▶ WHAT YOU WILL DO
Only text belongs in your copy of the listing below; reproduce it exactly and leave out the pictures.

▶ RECORDS
##########

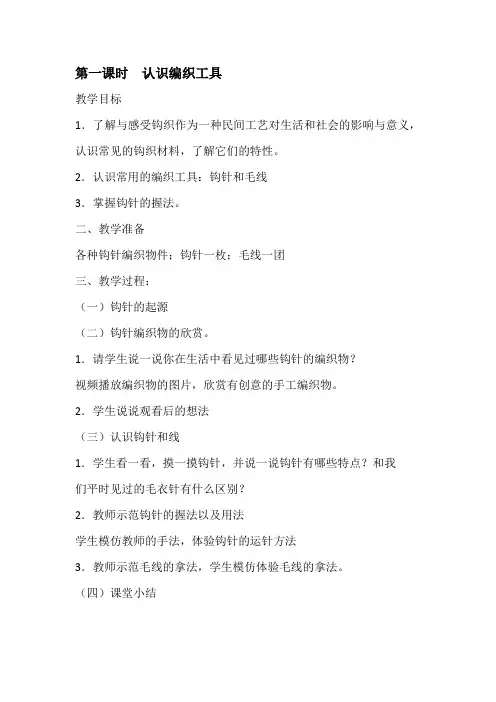 第一课时　认识编织工具

教学目标

1．了解与感受钩织作为一种民间工艺对生活和社会的影响与意义，认识常见的钩织材料，了解它们的特性。

2．认识常用的编织工具：钩针和毛线

3．掌握钩针的握法。

二、教学准备

各种钩针编织物件；钩针一枚；毛线一团

三、教学过程：

（一）钩针的起源

（二）钩针编织物的欣赏。

1．请学生说一说你在生活中看见过哪些钩针的编织物？

视频播放编织物的图片，欣赏有创意的手工编织物。

2．学生说说观看后的想法

（三）认识钩针和线

1．学生看一看，摸一摸钩针，并说一说钩针有哪些特点？和我们平时见过的毛衣针有什么区别？

2．教师示范钩针的握法以及用法

学生模仿教师的手法，体验钩针的运针方法

3．教师示范毛线的拿法，学生模仿体验毛线的拿法。

（四）课堂小结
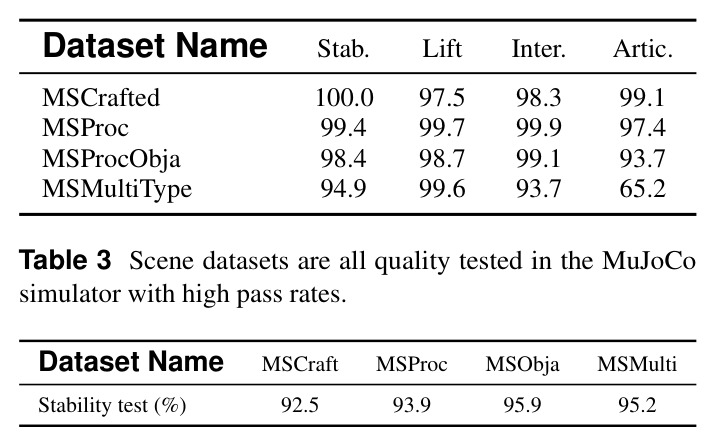 | Dataset Name | Stab. | Lift | Inter. | Artic. |
|---|---|---|---|---|
| MSCrafted | 100.0 | 97.5 | 98.3 | 99.1 |
| MSProc | 99.4 | 99.7 | 99.9 | 97.4 |
| MSProcObja | 98.4 | 98.7 | 99.1 | 93.7 |
| MSMultiType | 94.9 | 99.6 | 93.7 | 65.2 |

Table 3 Scene datasets are all quality tested in the MuJoCo simulator with high pass rates.

| Dataset Name | MSCraft | MSProc | MSObja | MSMulti |
|---|---|---|---|---|
| Stability test (%) | 92.5 | 93.9 | 95.9 | 95.2 |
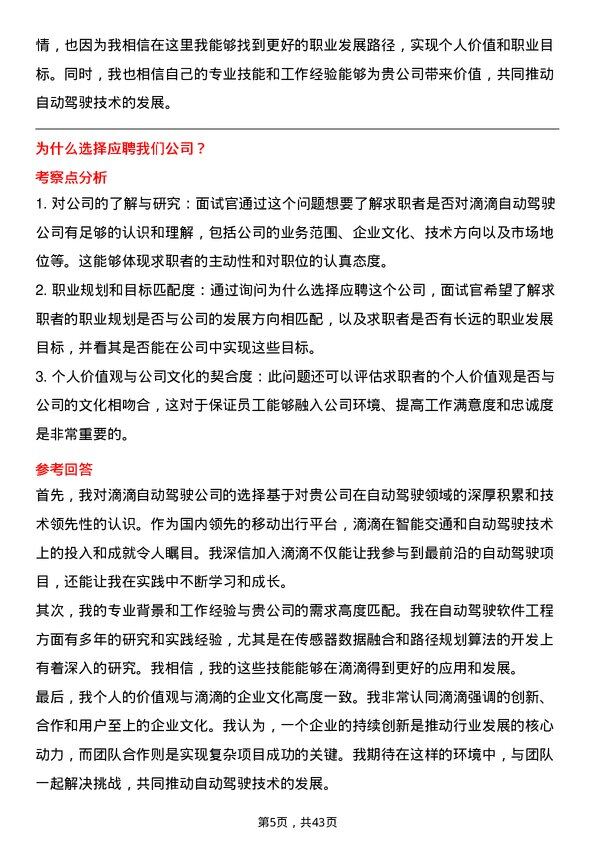 情，也因为我相信在这里我能够找到更好的职业发展路径，实现个人价值和职业目标。同时，我也相信自己的专业技能和工作经验能够为贵公司带来价值，共同推动自动驾驶技术的发展。

为什么选择应聘我们公司？

考察点分析

1. 对公司的了解与研究：面试官通过这个问题想要了解求职者是否对滴滴自动驾驶公司有足够的认识和理解，包括公司的业务范围、企业文化、技术方向以及市场地位等。这能够体现求职者的主动性和对职位的认真态度。

2. 职业规划和目标匹配度：通过询问为什么选择应聘这个公司，面试官希望了解求职者的职业规划是否与公司的发展方向相匹配，以及求职者是否有长远的职业发展目标，并看其是否能在公司中实现这些目标。

3. 个人价值观与公司文化的契合度：此问题还可以评估求职者的个人价值观是否与公司的文化相吻合，这对于保证员工能够融入公司环境、提高工作满意度和忠诚度是非常重要的。

参考回答

首先，我对滴滴自动驾驶公司的选择基于对贵公司在自动驾驶领域的深厚积累和技术领先性的认识。作为国内领先的移动出行平台，滴滴在智能交通和自动驾驶技术上的投入和成就令人瞩目。我深信加入滴滴不仅能让我参与到最前沿的自动驾驶项目，还能让我在实践中不断学习和成长。

其次，我的专业背景和工作经验与贵公司的需求高度匹配。我在自动驾驶软件工程方面有多年的研究和实践经验，尤其是在传感器数据融合和路径规划算法的开发上有着深入的研究。我相信，我的这些技能能够在滴滴得到更好的应用和发展。

最后，我个人的价值观与滴滴的企业文化高度一致。我非常认同滴滴强调的创新、合作和用户至上的企业文化。我认为，一个企业的持续创新是推动行业发展的核心动力，而团队合作则是实现复杂项目成功的关键。我期待在这样的环境中，与团队一起解决挑战，共同推动自动驾驶技术的发展。

第5页，共43页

##########

▶ EXERCISE ANSWER
 第一课时　认识编织工具

教学目标

1．了解与感受钩织作为一种民间工艺对生活和社会的影响与意义，认识常见的钩织材料，了解它们的特性。

2．认识常用的编织工具：钩针和毛线

3．掌握钩针的握法。

二、教学准备

各种钩针编织物件；钩针一枚；毛线一团

三、教学过程：

（一）钩针的起源

（二）钩针编织物的欣赏。

1．请学生说一说你在生活中看见过哪些钩针的编织物？

视频播放编织物的图片，欣赏有创意的手工编织物。

2．学生说说观看后的想法

（三）认识钩针和线

1．学生看一看，摸一摸钩针，并说一说钩针有哪些特点？和我们平时见过的毛衣针有什么区别？

2．教师示范钩针的握法以及用法

学生模仿教师的手法，体验钩针的运针方法

3．教师示范毛线的拿法，学生模仿体验毛线的拿法。

（四）课堂小结
 | Dataset Name | Stab. | Lift | Inter. | Artic. |
|---|---|---|---|---|
| MSCrafted | 100.0 | 97.5 | 98.3 | 99.1 |
| MSProc | 99.4 | 99.7 | 99.9 | 97.4 |
| MSProcObja | 98.4 | 98.7 | 99.1 | 93.7 |
| MSMultiType | 94.9 | 99.6 | 93.7 | 65.2 |

Table 3 Scene datasets are all quality tested in the MuJoCo simulator with high pass rates.

| Dataset Name | MSCraft | MSProc | MSObja | MSMulti |
|---|---|---|---|---|
| Stability test (%) | 92.5 | 93.9 | 95.9 | 95.2 |
 情，也因为我相信在这里我能够找到更好的职业发展路径，实现个人价值和职业目标。同时，我也相信自己的专业技能和工作经验能够为贵公司带来价值，共同推动自动驾驶技术的发展。

为什么选择应聘我们公司？

考察点分析

1. 对公司的了解与研究：面试官通过这个问题想要了解求职者是否对滴滴自动驾驶公司有足够的认识和理解，包括公司的业务范围、企业文化、技术方向以及市场地位等。这能够体现求职者的主动性和对职位的认真态度。

2. 职业规划和目标匹配度：通过询问为什么选择应聘这个公司，面试官希望了解求职者的职业规划是否与公司的发展方向相匹配，以及求职者是否有长远的职业发展目标，并看其是否能在公司中实现这些目标。

3. 个人价值观与公司文化的契合度：此问题还可以评估求职者的个人价值观是否与公司的文化相吻合，这对于保证员工能够融入公司环境、提高工作满意度和忠诚度是非常重要的。

参考回答

首先，我对滴滴自动驾驶公司的选择基于对贵公司在自动驾驶领域的深厚积累和技术领先性的认识。作为国内领先的移动出行平台，滴滴在智能交通和自动驾驶技术上的投入和成就令人瞩目。我深信加入滴滴不仅能让我参与到最前沿的自动驾驶项目，还能让我在实践中不断学习和成长。

其次，我的专业背景和工作经验与贵公司的需求高度匹配。我在自动驾驶软件工程方面有多年的研究和实践经验，尤其是在传感器数据融合和路径规划算法的开发上有着深入的研究。我相信，我的这些技能能够在滴滴得到更好的应用和发展。

最后，我个人的价值观与滴滴的企业文化高度一致。我非常认同滴滴强调的创新、合作和用户至上的企业文化。我认为，一个企业的持续创新是推动行业发展的核心动力，而团队合作则是实现复杂项目成功的关键。我期待在这样的环境中，与团队一起解决挑战，共同推动自动驾驶技术的发展。

第5页，共43页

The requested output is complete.